Metric Measure Theory: Wasserstein gradient flows extend the notions of heat flow, curvature, and differential calculus to abstract metric measure spaces (e.g., RCD $(K,\infty)$ spaces), providing a link between PDEs and metric geometry (Santambrogio, 2016).
Optimal Frames and Signal Processing: Wasserstein gradient flows are used to variationally evolve frames in signal processing toward tight frames, exploiting geometric decay of suitable potentials in Wasserstein space (Wickman et al., 2018).

6. Theoretical Innovations and Connections

Temporal evolution of empirical distribution data (e.g., income or mortality) can be modeled by nonparametric local Fréchet regression within Wasserstein space, yielding well-posed estimates of temporal gradients with provable error rates (Chen et al., 2018). Homogenization of gradient flows in spatially inhomogeneous or oscillatory media preserves the geometric structure in the limit, albeit with possibly nontrivial effective metrics—distinct from what is obtained via Gromov–Hausdorff limits—highlighting the interplay between metric convergence and dynamical variational structures (Gao et al., 2023).

Gamma-convergence links large deviation theory and mean-field variational flows in the continuum, cementing the fundamental connection between stochastic particle dynamics, PDEs, and OT geometry (Duong et al., 2012).

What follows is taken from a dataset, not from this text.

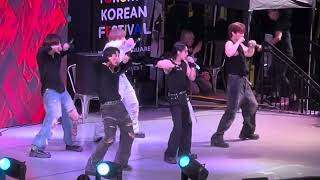 어센트 (ASC2NT) - Sweet Devil, Live at The Toronto Korean Festival (TKF)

7. Summary Table: Core Wasserstein Gradient Flow Concepts

Concept/Technique	Variational/Geometric Quantity	Computational/Numerical Implication
JKO Scheme	Implicit minimizing movement in $W_2$	Recursive quadratic OT-solver, stability
Entropic Regularization	KL divergence, Gibbs kernel	Fast Sinkhorn, parallelizability
Lagrangian Approach	Particle flow map tracking	Automatic positivity, interface capture
Dual Methods (BFM, etc.)	Kantorovich dual (potentials $\varphi$ )	Efficient gradient ascent, large scales
MMD/Kernel Regularized Flows	Moreau envelope in RKHS	Differentiable, tractable, robust
Sliced/Projected Flows	Sliced Wasserstein, quantile embeddings	Dimension-independent, generative modeling
Fibered/Mixture Flows	Multi-indexed/fibered $W_2$	Learning on datasets of distributions

8. Outlook and Future Directions

Emerging developments include extensions to coupled and continuum systems of gradient flows (e.g., fibered Wasserstein flows for multi-phase PDEs), unbalanced OT and flows on unnormalized measures, connections to non-Euclidean and network domains, and scalable algorithms using generative models. The field continues to diversify, integrating geometric, analytic, and computational tools for modeling, optimization, and simulation in spaces of probability measures.

Wasserstein gradient flows now serve as a central framework bridging rigorous analysis, efficient computation, and diverse physical, statistical, and engineering applications.